Como NÃO ser o Peru de Ação de Graças

Você já teve seu projeto cancelado por uma mudança repentina no mercado? Já foi demitido apesar de não ter nenhum indício de que isso pudesse acontecer? Já ganhou na loteria? Você nasceu? 😀 Se alguma destas coisas já te aconteceu, você vivenciou um Cisne Negro: um evento totalmente imprevisível para você, que traz um grande impacto negativo ou positivo.

No livro The Black Swan (A Lógica do Cisne Negro, em português), Nassim Taleb apresenta um fato, cada vez mais comum, segundo ele, de que as pessoas se apoiam demais naquilo que sabem, desconsiderando os possíveis impactos daquilo que não sabem. O autor vai dizer que deveríamos estar mais preocupados com o que não sabemos, pois aquilo que já é de nosso conhecimento acaba nos cegando ou nos dando falsas sensações de segurança, tornando-nos frágeis. Difícil de entender? 🙂

Mas peraí!! Você não ia falar do peru? O que esse cisne aí tem haver? 😀

Para falar sobre esse assunto e tentar esclarecer algumas das minhas dúvidas também, entrevistei Celso Martins, Agile Coach e desenvolvedor, atualmente atuando na Taller – Ateliê de Desenvolvimento de Software e na Crafters Innovation Studio, e que em breve lançará um livro tratando dos “cisnes negros”, complexidade e sistemas, aplicados ao desenvolvimento de software. Agradeço enormemente o Celso por separar um tempo e trazer mais luz aos nossos estudos.

Para melhor aproveitar esta entrevista, caso não tenha lido os livros The Black Swan ou Antifragile, veja este vídeo (13 min) que traz comentários sobre o livro e que pode lhe dar uma base para assimilar melhor as respostas do Celso.

Desafio 1
Liste todas as perguntas do parágrafo do texto sobre o Cisne Negro que começa com "Você já teve seu projeto".
Desafio 2
Por favor, redigite o trecho do texto sobre o Cisne Negro entre "Para falar sobre" e "aos nossos estudos.", incluindo ambos.

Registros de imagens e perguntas

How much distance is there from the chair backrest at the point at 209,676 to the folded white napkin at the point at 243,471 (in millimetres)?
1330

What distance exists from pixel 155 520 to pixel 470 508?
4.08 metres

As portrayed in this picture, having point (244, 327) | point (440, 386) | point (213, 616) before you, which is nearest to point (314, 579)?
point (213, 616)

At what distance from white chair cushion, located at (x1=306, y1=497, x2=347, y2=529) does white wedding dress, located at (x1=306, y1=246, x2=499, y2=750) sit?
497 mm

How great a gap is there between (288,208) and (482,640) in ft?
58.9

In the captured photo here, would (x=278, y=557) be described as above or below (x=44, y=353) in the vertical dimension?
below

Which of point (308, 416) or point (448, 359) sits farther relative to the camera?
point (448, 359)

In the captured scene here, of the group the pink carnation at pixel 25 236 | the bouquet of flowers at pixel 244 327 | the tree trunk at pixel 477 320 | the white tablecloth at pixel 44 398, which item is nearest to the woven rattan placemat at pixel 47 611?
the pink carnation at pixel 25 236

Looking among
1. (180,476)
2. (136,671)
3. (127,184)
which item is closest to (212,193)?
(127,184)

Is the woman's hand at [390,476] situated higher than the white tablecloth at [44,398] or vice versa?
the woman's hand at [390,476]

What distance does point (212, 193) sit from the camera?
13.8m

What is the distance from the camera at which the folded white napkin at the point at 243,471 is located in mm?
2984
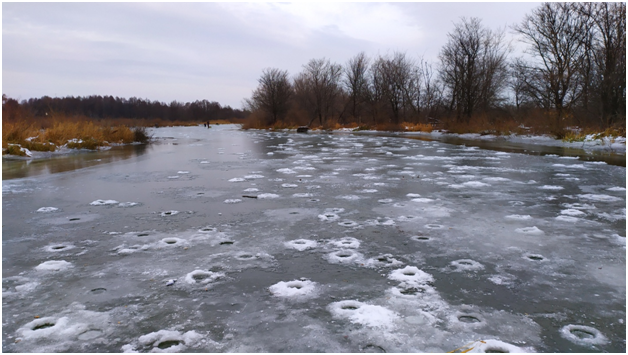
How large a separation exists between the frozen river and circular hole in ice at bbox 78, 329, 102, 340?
1cm

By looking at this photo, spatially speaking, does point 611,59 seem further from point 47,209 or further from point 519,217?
point 47,209

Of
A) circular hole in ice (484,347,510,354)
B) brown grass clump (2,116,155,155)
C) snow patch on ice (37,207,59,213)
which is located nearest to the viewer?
circular hole in ice (484,347,510,354)

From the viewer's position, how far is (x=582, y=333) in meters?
2.13

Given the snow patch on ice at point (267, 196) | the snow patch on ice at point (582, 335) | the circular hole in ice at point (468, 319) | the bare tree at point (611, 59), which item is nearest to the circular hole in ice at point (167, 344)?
the circular hole in ice at point (468, 319)

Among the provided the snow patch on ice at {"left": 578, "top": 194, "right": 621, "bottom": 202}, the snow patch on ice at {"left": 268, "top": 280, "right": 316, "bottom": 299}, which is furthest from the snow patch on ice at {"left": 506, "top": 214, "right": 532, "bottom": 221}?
the snow patch on ice at {"left": 268, "top": 280, "right": 316, "bottom": 299}

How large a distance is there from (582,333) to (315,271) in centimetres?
159

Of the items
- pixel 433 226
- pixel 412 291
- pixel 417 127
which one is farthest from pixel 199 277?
pixel 417 127

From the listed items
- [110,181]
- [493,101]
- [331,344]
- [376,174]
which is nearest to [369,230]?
[331,344]

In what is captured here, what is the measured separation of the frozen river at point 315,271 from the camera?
212 centimetres

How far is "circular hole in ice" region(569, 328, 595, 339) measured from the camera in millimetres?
2100

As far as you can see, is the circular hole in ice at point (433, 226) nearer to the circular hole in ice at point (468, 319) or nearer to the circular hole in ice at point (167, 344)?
the circular hole in ice at point (468, 319)

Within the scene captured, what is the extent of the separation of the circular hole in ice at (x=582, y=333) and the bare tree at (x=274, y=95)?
52.8 m

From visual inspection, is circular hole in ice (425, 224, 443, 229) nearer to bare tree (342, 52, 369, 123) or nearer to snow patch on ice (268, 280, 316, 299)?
snow patch on ice (268, 280, 316, 299)

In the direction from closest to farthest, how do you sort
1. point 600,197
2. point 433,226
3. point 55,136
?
1. point 433,226
2. point 600,197
3. point 55,136
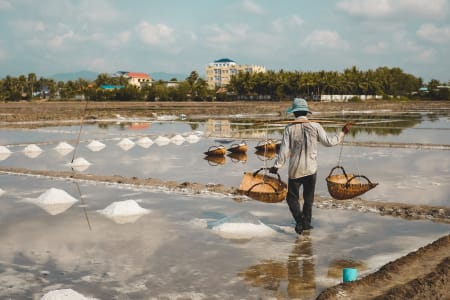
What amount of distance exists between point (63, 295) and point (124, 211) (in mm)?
3207

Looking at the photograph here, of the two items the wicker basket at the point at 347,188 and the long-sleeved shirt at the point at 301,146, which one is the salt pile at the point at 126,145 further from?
the long-sleeved shirt at the point at 301,146

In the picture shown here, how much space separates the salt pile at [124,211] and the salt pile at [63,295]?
2.92m

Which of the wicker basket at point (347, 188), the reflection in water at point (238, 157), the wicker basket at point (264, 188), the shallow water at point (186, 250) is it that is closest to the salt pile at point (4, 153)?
the reflection in water at point (238, 157)

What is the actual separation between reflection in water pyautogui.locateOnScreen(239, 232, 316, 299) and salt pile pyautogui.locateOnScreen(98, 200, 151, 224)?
2645mm

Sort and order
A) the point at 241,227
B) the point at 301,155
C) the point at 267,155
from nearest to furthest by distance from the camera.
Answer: the point at 301,155 < the point at 241,227 < the point at 267,155

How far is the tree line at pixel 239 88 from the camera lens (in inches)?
3051

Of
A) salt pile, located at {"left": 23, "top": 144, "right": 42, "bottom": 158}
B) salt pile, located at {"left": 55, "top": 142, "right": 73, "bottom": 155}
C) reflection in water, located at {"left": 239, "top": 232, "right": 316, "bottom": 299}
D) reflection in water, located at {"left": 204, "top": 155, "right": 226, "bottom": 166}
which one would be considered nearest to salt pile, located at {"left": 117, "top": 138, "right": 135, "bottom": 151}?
salt pile, located at {"left": 55, "top": 142, "right": 73, "bottom": 155}

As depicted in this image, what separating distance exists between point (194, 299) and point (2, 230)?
135 inches

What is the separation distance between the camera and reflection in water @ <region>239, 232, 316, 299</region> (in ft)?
14.0

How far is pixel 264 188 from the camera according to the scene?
6.27m

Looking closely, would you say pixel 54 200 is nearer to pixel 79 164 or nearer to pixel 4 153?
pixel 79 164

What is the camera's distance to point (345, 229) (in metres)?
6.30

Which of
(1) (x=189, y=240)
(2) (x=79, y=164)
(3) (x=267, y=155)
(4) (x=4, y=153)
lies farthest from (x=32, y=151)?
(1) (x=189, y=240)

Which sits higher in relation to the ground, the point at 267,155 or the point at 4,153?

Solução do exercício 1
- Você já teve seu projeto cancelado por uma mudança repentina no mercado?
- Já foi demitido apesar de não ter nenhum indício de que isso pudesse acontecer?
- Já ganhou na loteria?
- Você nasceu?

Solução do exercício 2
Para falar sobre esse assunto e tentar esclarecer algumas das minhas dúvidas também, entrevistei Celso Martins, Agile Coach e desenvolvedor, atualmente atuando na Taller – Ateliê de Desenvolvimento de Software e na Crafters Innovation Studio, e que em breve lançará um livro tratando dos “cisnes negros”, complexidade e sistemas, aplicados ao desenvolvimento de software. Agradeço enormemente o Celso por separar um tempo e trazer mais luz aos nossos estudos.